Guest essay by Eric Worrall
The United Nations has brokered a new international agreement which forces airlines to pay for “green” projects. By 2035, the UN expects the deal will siphon $24 billion / annum from the pockets of air travellers.
Aviation pact on global warming wins go-ahead
Airlines back UN accord to offset emissions growth by funding green projects.
Delegates from nearly 200 nations approved the accord at the UN’s International Civil Aviation Organisation in Montreal in a step the agency’s head, Fang Liu, described as a “historic first”.
One of the countries that helped push the Paris deal over the line was Canada, where the centre-left government of prime minister Justin Trudeau announced a carbon-pricing plan on Monday that could lead to a tax of C$50 a tonne by 2022.
Instead of facing a patchwork of measures worldwide, airlines have backed a plan that will see them offset their emissions growth by funding projects that cut carbon pollution, such as wind farms or solar-power plants.

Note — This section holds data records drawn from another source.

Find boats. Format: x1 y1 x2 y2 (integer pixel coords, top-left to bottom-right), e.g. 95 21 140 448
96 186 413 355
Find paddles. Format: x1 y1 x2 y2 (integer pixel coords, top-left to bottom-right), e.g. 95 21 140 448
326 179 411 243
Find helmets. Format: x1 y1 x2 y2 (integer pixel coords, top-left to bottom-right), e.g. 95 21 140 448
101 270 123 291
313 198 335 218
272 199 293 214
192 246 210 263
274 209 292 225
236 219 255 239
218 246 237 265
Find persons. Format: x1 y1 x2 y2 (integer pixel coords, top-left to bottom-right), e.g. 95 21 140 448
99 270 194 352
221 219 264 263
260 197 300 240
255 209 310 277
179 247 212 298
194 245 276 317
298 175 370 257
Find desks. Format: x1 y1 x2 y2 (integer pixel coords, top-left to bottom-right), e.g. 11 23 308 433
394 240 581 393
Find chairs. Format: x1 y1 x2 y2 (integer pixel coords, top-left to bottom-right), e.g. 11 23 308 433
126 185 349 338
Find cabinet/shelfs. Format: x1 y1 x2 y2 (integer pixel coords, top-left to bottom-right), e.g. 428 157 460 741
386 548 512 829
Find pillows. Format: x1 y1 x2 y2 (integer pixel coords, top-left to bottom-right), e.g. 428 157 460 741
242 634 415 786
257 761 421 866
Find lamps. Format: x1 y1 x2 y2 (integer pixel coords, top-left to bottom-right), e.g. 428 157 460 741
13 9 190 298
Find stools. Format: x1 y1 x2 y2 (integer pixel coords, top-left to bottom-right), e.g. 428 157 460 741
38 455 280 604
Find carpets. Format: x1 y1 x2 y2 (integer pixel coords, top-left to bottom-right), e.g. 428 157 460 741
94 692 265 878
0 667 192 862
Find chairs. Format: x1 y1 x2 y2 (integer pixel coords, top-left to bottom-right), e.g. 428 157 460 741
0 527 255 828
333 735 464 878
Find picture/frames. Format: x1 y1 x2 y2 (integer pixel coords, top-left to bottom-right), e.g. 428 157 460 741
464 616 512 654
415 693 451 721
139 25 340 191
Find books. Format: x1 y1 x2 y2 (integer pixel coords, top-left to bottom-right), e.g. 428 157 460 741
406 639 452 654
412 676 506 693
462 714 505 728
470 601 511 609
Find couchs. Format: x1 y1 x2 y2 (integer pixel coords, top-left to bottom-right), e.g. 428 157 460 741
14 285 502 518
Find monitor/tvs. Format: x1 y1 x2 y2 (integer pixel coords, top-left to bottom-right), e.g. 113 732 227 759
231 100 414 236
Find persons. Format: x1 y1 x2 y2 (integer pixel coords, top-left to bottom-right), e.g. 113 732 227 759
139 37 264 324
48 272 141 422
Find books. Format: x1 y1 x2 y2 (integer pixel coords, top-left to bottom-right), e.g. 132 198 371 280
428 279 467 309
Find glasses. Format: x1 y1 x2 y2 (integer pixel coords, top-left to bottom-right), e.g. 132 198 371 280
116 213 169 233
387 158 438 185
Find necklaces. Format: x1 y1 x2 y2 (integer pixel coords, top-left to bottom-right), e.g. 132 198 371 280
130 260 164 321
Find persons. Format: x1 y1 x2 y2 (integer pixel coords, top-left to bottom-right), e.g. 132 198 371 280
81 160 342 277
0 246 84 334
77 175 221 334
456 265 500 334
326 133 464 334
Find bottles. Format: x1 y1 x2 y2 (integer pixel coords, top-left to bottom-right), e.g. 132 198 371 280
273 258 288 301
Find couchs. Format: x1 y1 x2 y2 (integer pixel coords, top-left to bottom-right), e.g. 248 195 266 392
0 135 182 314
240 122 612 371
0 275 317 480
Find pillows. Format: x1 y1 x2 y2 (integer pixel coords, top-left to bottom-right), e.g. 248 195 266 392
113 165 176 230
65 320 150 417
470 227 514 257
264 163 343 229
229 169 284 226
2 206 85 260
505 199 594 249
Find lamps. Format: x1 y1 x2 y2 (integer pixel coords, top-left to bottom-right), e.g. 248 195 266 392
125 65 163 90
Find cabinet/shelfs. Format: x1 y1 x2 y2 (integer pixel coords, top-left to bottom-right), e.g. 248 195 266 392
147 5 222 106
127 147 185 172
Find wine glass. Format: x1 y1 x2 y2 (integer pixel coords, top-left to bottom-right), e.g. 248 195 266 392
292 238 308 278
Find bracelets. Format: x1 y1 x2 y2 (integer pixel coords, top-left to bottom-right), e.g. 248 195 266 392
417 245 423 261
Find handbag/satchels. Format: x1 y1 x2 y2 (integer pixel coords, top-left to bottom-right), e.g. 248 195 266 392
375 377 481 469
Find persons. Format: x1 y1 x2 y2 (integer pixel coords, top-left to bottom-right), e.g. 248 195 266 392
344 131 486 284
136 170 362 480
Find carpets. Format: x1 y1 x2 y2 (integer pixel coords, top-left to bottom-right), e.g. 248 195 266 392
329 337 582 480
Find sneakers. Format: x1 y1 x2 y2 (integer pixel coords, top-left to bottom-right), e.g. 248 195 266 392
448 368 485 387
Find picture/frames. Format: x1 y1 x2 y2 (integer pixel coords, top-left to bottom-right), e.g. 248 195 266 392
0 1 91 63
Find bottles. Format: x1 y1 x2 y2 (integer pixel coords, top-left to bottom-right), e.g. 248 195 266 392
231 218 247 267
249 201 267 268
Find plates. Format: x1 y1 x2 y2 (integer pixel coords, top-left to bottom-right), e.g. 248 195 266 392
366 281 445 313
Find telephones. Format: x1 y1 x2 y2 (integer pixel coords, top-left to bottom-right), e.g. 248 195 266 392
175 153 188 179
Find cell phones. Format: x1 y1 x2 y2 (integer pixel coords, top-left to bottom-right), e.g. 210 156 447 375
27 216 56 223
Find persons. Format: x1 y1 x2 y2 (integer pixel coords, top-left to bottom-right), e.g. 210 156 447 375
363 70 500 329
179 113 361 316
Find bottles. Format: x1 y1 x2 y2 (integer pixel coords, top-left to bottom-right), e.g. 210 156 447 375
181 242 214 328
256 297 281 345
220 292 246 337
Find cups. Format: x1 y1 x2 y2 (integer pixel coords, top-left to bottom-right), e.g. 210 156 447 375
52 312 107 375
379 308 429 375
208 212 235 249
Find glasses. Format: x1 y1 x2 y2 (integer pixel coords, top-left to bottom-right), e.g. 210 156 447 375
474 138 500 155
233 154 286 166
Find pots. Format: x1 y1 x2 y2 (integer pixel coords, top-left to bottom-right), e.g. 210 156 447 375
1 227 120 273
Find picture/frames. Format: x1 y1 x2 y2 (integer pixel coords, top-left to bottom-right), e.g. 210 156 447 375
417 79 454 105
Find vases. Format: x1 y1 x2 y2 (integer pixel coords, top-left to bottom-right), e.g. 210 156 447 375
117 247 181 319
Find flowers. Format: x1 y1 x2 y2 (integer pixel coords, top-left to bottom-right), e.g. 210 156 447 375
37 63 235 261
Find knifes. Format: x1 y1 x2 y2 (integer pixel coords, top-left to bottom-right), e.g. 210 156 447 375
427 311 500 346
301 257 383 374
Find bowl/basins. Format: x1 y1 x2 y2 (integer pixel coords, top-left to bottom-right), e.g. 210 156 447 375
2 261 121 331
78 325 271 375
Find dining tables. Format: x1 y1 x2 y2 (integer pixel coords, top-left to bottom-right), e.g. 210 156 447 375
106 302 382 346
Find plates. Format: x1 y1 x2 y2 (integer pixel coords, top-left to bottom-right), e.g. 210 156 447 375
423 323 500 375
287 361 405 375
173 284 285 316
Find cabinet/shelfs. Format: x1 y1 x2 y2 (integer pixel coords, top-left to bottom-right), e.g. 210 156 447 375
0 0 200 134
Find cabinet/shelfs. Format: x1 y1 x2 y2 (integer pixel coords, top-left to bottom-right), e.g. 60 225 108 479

The scheme will be phased in over several years from the early 2020s and cost the aviation industry as much as $24bn by 2035, according to estimates from the UN agency.
The FT article makes a big deal of how airlines supported the new scheme. It might seem counterintuitive that airlines would support a new tax on their operations, but in the wake of the botched European attempt in 2012 to unilaterally introduce an aviation carbon trading scheme, the mishandling of which saw some airlines operating at a cost disadvantage against their competitors, it is understandable that airlines would support a level playing field, and a measure of protection against some of the more unpredictable green world leaders.
In any case, airlines won’t lose much if any money because of this new tax – they will simply pass the extra cost on to their customers.